LORANTHUS PADA BERINGIN

 

Aku mengenalnya semenjak ia masih setitik benih yang menempel pada bunda beringin tua. Memohon agar bunda terus memeliharanya hingga dewasa. Aku kesal pada benih manja itu, tetap saja ia kuberi nama Loranthus.

Ketika datang musim gugur, bunda beringin rontok sulur-sulur rambut daunnya. Kubawakan gunting untuk memotong daun kering sekaligus menghabisi Loranthus yang semakin manja. Terus menetek aliran nutrisi bunda meski t'lah dewasa. "Bikin malu saja kau asing!"

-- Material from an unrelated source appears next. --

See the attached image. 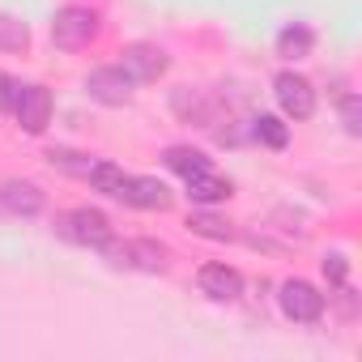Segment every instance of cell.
I'll return each instance as SVG.
<instances>
[{"mask_svg": "<svg viewBox=\"0 0 362 362\" xmlns=\"http://www.w3.org/2000/svg\"><path fill=\"white\" fill-rule=\"evenodd\" d=\"M311 47H315V35H311V26H303V22H294V26H286V30L277 35V52H281L286 60H303V56H311Z\"/></svg>", "mask_w": 362, "mask_h": 362, "instance_id": "14", "label": "cell"}, {"mask_svg": "<svg viewBox=\"0 0 362 362\" xmlns=\"http://www.w3.org/2000/svg\"><path fill=\"white\" fill-rule=\"evenodd\" d=\"M341 115H345V132L349 136H362V111H358V98L354 94L341 103Z\"/></svg>", "mask_w": 362, "mask_h": 362, "instance_id": "21", "label": "cell"}, {"mask_svg": "<svg viewBox=\"0 0 362 362\" xmlns=\"http://www.w3.org/2000/svg\"><path fill=\"white\" fill-rule=\"evenodd\" d=\"M43 205H47V197L35 184H26V179H5L0 184V209H9L18 218H35V214H43Z\"/></svg>", "mask_w": 362, "mask_h": 362, "instance_id": "12", "label": "cell"}, {"mask_svg": "<svg viewBox=\"0 0 362 362\" xmlns=\"http://www.w3.org/2000/svg\"><path fill=\"white\" fill-rule=\"evenodd\" d=\"M26 43H30L26 22H18V18H9V13H0V52H22Z\"/></svg>", "mask_w": 362, "mask_h": 362, "instance_id": "18", "label": "cell"}, {"mask_svg": "<svg viewBox=\"0 0 362 362\" xmlns=\"http://www.w3.org/2000/svg\"><path fill=\"white\" fill-rule=\"evenodd\" d=\"M124 60H119V69L132 77V81H158L162 73H166V52L162 47H153V43H132V47H124L119 52Z\"/></svg>", "mask_w": 362, "mask_h": 362, "instance_id": "9", "label": "cell"}, {"mask_svg": "<svg viewBox=\"0 0 362 362\" xmlns=\"http://www.w3.org/2000/svg\"><path fill=\"white\" fill-rule=\"evenodd\" d=\"M197 286H201V294H209L214 303H235L239 294H243V277H239V269H230V264H201V273H197Z\"/></svg>", "mask_w": 362, "mask_h": 362, "instance_id": "11", "label": "cell"}, {"mask_svg": "<svg viewBox=\"0 0 362 362\" xmlns=\"http://www.w3.org/2000/svg\"><path fill=\"white\" fill-rule=\"evenodd\" d=\"M94 35H98V13L86 5H64L52 18V43L60 52H81L94 43Z\"/></svg>", "mask_w": 362, "mask_h": 362, "instance_id": "2", "label": "cell"}, {"mask_svg": "<svg viewBox=\"0 0 362 362\" xmlns=\"http://www.w3.org/2000/svg\"><path fill=\"white\" fill-rule=\"evenodd\" d=\"M162 162H166L175 175H184V179H188V175H197V170H209V166H214L201 149H188V145H170V149L162 153Z\"/></svg>", "mask_w": 362, "mask_h": 362, "instance_id": "15", "label": "cell"}, {"mask_svg": "<svg viewBox=\"0 0 362 362\" xmlns=\"http://www.w3.org/2000/svg\"><path fill=\"white\" fill-rule=\"evenodd\" d=\"M13 115H18L22 132L39 136V132H43V128L52 124V94H47V86H22V94H18V107H13Z\"/></svg>", "mask_w": 362, "mask_h": 362, "instance_id": "8", "label": "cell"}, {"mask_svg": "<svg viewBox=\"0 0 362 362\" xmlns=\"http://www.w3.org/2000/svg\"><path fill=\"white\" fill-rule=\"evenodd\" d=\"M18 94H22V81L9 77V73H0V111H13L18 107Z\"/></svg>", "mask_w": 362, "mask_h": 362, "instance_id": "20", "label": "cell"}, {"mask_svg": "<svg viewBox=\"0 0 362 362\" xmlns=\"http://www.w3.org/2000/svg\"><path fill=\"white\" fill-rule=\"evenodd\" d=\"M47 162L60 166V170H69V175H77V179H90V166H94L90 153H73V149H52Z\"/></svg>", "mask_w": 362, "mask_h": 362, "instance_id": "19", "label": "cell"}, {"mask_svg": "<svg viewBox=\"0 0 362 362\" xmlns=\"http://www.w3.org/2000/svg\"><path fill=\"white\" fill-rule=\"evenodd\" d=\"M170 107H175V115L184 119V124H197V128H214V124H222V115H226V107H222L209 90H192V86H179V90L170 94Z\"/></svg>", "mask_w": 362, "mask_h": 362, "instance_id": "4", "label": "cell"}, {"mask_svg": "<svg viewBox=\"0 0 362 362\" xmlns=\"http://www.w3.org/2000/svg\"><path fill=\"white\" fill-rule=\"evenodd\" d=\"M277 303H281L286 320H294V324H315V320L324 315V294H320L311 281H298V277L281 281V294H277Z\"/></svg>", "mask_w": 362, "mask_h": 362, "instance_id": "6", "label": "cell"}, {"mask_svg": "<svg viewBox=\"0 0 362 362\" xmlns=\"http://www.w3.org/2000/svg\"><path fill=\"white\" fill-rule=\"evenodd\" d=\"M188 230L201 235V239H214V243H230V239H235L230 222H222L218 214H205V209H197V214L188 218Z\"/></svg>", "mask_w": 362, "mask_h": 362, "instance_id": "16", "label": "cell"}, {"mask_svg": "<svg viewBox=\"0 0 362 362\" xmlns=\"http://www.w3.org/2000/svg\"><path fill=\"white\" fill-rule=\"evenodd\" d=\"M132 77L119 69V64H103V69H90L86 73V94L103 107H124L132 98Z\"/></svg>", "mask_w": 362, "mask_h": 362, "instance_id": "5", "label": "cell"}, {"mask_svg": "<svg viewBox=\"0 0 362 362\" xmlns=\"http://www.w3.org/2000/svg\"><path fill=\"white\" fill-rule=\"evenodd\" d=\"M252 132H256L269 149H286V141H290V128H286L277 115H260V119H252Z\"/></svg>", "mask_w": 362, "mask_h": 362, "instance_id": "17", "label": "cell"}, {"mask_svg": "<svg viewBox=\"0 0 362 362\" xmlns=\"http://www.w3.org/2000/svg\"><path fill=\"white\" fill-rule=\"evenodd\" d=\"M56 235L60 239H69V243H77V247H107L111 239H115V226H111V218L103 214V209H69V214H60L56 218Z\"/></svg>", "mask_w": 362, "mask_h": 362, "instance_id": "1", "label": "cell"}, {"mask_svg": "<svg viewBox=\"0 0 362 362\" xmlns=\"http://www.w3.org/2000/svg\"><path fill=\"white\" fill-rule=\"evenodd\" d=\"M103 252L115 269H136V273H162L166 256H170L166 243H158V239H111Z\"/></svg>", "mask_w": 362, "mask_h": 362, "instance_id": "3", "label": "cell"}, {"mask_svg": "<svg viewBox=\"0 0 362 362\" xmlns=\"http://www.w3.org/2000/svg\"><path fill=\"white\" fill-rule=\"evenodd\" d=\"M124 205L149 209V214H166V209H170V188L162 184V179H153V175H128Z\"/></svg>", "mask_w": 362, "mask_h": 362, "instance_id": "10", "label": "cell"}, {"mask_svg": "<svg viewBox=\"0 0 362 362\" xmlns=\"http://www.w3.org/2000/svg\"><path fill=\"white\" fill-rule=\"evenodd\" d=\"M273 94H277V103H281V111L290 115V119H311L315 115V86L303 77V73H277V81H273Z\"/></svg>", "mask_w": 362, "mask_h": 362, "instance_id": "7", "label": "cell"}, {"mask_svg": "<svg viewBox=\"0 0 362 362\" xmlns=\"http://www.w3.org/2000/svg\"><path fill=\"white\" fill-rule=\"evenodd\" d=\"M324 277H328L332 286H345V277H349V264H345V256H324Z\"/></svg>", "mask_w": 362, "mask_h": 362, "instance_id": "22", "label": "cell"}, {"mask_svg": "<svg viewBox=\"0 0 362 362\" xmlns=\"http://www.w3.org/2000/svg\"><path fill=\"white\" fill-rule=\"evenodd\" d=\"M184 184H188V197H192L197 205H218V201H226V197H230V184H226V179H222L214 166H209V170L188 175Z\"/></svg>", "mask_w": 362, "mask_h": 362, "instance_id": "13", "label": "cell"}]
</instances>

Bunda beringin menghardik kemauanku,"Biarkanlah ia, tak ada yang asing yang pernah diciptakan Tuhan ke bumi ini. Tak ada yang salah pada cipta-Nya meski Loranthus menghabiskan hidupku. Paling tidak aku t'lah bermanfaat buat hidupnya!"

Aku merunduk malu. Tak ada yang asing dan salah dalam cipta-Nya. Aku berucap maaf pada Loranthus atas niat jahatku padanya. Loranthus menjawab, "Ambillah sebagian daunku untuk mengobati kanker di tenggorokanmu. Paling tidak aku bisa bermanfaat bagi kehidupanmu!"